The Arctic: opportunities, concerns and security challenges  
2020/2112(INI) - 07/10/2021  

The European Parliament adopted by 506 votes to 36, with 140 abstentions, a resolution on the Arctic: opportunities, concerns and security challenges.

International cooperation

Parliament recalled thatthe Arctic is of strategic and political importance to the EU. It underlined the EU’s commitment to being a responsible actor, seeking the long-term sustainable and peaceful development of the region by fully cooperating with international partners. It is crucial that all stakeholders, including the EU and its Member States, act to maintain peaceful and intense international and regional cooperation, scientific research, prosperity and low tensions in the Arctic, as well as to respond to the very alarming effects and consequences of climate change in the region.

The EU should contribute to strengthened multilateral governance in the Arctic, promote sustainable use of resources and protect and preserve the Arctic, together with its people. The EU's Arctic policy should include new actors such as China and consider the security dimension.

While recognising the sovereign status of the Arctic states and their sovereign rights under international law, the resolution stressed that the EU's capacity to provide solutions to potential security challenges should be fully exploited and that global, regional and local fora are needed for dialogue on the security needs of the region.

Climate change

Concerned by the IPCC's findings that global warming has led to widespread shrinking of the cryosphere in recent decades, with a mass loss of ice caps and glaciers, Members urged the EU to take a leading role in work to build an ambitious climate action plan for the Arctic. EU policies should ensure that the interests of the people of the Arctic region, including indigenous peoples, in protecting and developing the region.

Sustainable development and exploitation of strategic resources

The resolution emphasised the sustainable and scientific exploitation of energy resources in the Arctic and stressed the need for a strengthened policy on domestically produced renewable energy and energy efficiency that will significantly reduce the EU's dependence on external sources and thus improve its security position.

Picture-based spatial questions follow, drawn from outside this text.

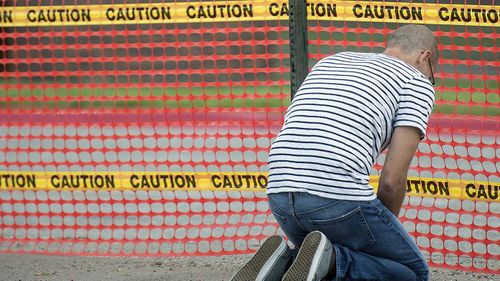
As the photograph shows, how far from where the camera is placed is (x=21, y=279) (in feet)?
20.9

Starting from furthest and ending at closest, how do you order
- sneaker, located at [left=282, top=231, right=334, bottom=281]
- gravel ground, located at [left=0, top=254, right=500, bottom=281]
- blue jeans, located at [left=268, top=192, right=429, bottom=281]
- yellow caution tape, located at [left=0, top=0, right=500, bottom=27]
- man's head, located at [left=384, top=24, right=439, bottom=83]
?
1. yellow caution tape, located at [left=0, top=0, right=500, bottom=27]
2. gravel ground, located at [left=0, top=254, right=500, bottom=281]
3. man's head, located at [left=384, top=24, right=439, bottom=83]
4. blue jeans, located at [left=268, top=192, right=429, bottom=281]
5. sneaker, located at [left=282, top=231, right=334, bottom=281]

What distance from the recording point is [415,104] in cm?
458

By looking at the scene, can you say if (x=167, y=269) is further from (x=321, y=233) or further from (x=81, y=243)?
(x=321, y=233)

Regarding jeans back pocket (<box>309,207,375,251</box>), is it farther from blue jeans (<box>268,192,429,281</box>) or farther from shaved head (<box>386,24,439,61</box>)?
shaved head (<box>386,24,439,61</box>)

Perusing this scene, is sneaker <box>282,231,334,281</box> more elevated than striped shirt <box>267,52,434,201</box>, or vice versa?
striped shirt <box>267,52,434,201</box>

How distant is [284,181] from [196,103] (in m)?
12.0

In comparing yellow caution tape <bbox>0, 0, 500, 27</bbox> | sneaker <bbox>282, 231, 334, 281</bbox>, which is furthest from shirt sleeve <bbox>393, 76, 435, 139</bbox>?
yellow caution tape <bbox>0, 0, 500, 27</bbox>

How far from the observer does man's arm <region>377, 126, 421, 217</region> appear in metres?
4.50

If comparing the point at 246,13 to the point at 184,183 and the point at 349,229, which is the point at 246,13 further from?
the point at 349,229

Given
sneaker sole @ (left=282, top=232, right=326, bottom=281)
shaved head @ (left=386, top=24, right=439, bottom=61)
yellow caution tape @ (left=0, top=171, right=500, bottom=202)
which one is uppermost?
shaved head @ (left=386, top=24, right=439, bottom=61)

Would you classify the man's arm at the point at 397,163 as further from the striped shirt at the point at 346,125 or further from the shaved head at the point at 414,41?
the shaved head at the point at 414,41

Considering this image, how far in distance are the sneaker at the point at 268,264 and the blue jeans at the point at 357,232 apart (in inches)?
3.7

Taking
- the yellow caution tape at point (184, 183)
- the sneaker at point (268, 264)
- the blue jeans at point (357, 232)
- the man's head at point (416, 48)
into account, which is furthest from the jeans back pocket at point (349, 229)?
the yellow caution tape at point (184, 183)

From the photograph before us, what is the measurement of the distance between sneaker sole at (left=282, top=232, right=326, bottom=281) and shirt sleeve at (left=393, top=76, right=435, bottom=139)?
63 centimetres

In view of the environmental risk posed by the exploitation of oil and gas in the Arctic, Parliament called for strict requirements to be introduced for the exploration and exploitation of new hydrocarbon reserves in the region. It expressed concern about attempts, notably by Russia and private companies in other countries, to pursue large-scale development projects without assessing their environmental impact.


Noting that the EU has been a major financial contributor to Arctic research through programmes such as Horizon 2020, Parliament stressed the need to increase EU funding for Arctic research and development. It also called for an ambitious investment plan for the Arctic.

Indigenous people

The circumpolar Arctic is home to over four million people, including over 40 different indigenous peoples and local communities and half a million EU citizens. The EU’s only recognised indigenous people, the Sami people, live in the Arctic regions of Finland and Sweden, as well as Norway and Russia.  Recognising that the effects of melting ice and milder temperatures are displacing indigenous populations and thereby threatening the indigenous way of life, the resolution stressed that the EU should pursue policies that ensure that measures to address environmental concerns take into account the interests of the inhabitants of the Arctic region, including its indigenous peoples, in protecting and developing the region. There is a need to ensure the preservation of indigenous peoples’ cultures, traditions and languages by establishing capacity building programmes to increase awareness about the diversity, history and the rights of indigenous peoples.

Russia and China

Parliament expressed its regret at the Russian Government’s efforts to subordinate civil society, which is having a very negative impact on indigenous peoples by limiting the autonomy of their representations and partnerships in international forums, blocking access to external funds. It is also concerned about the progressive Russian military build-up in the Arctic, which it considers to be unjustified as it significantly exceeds legitimate defensive purposes.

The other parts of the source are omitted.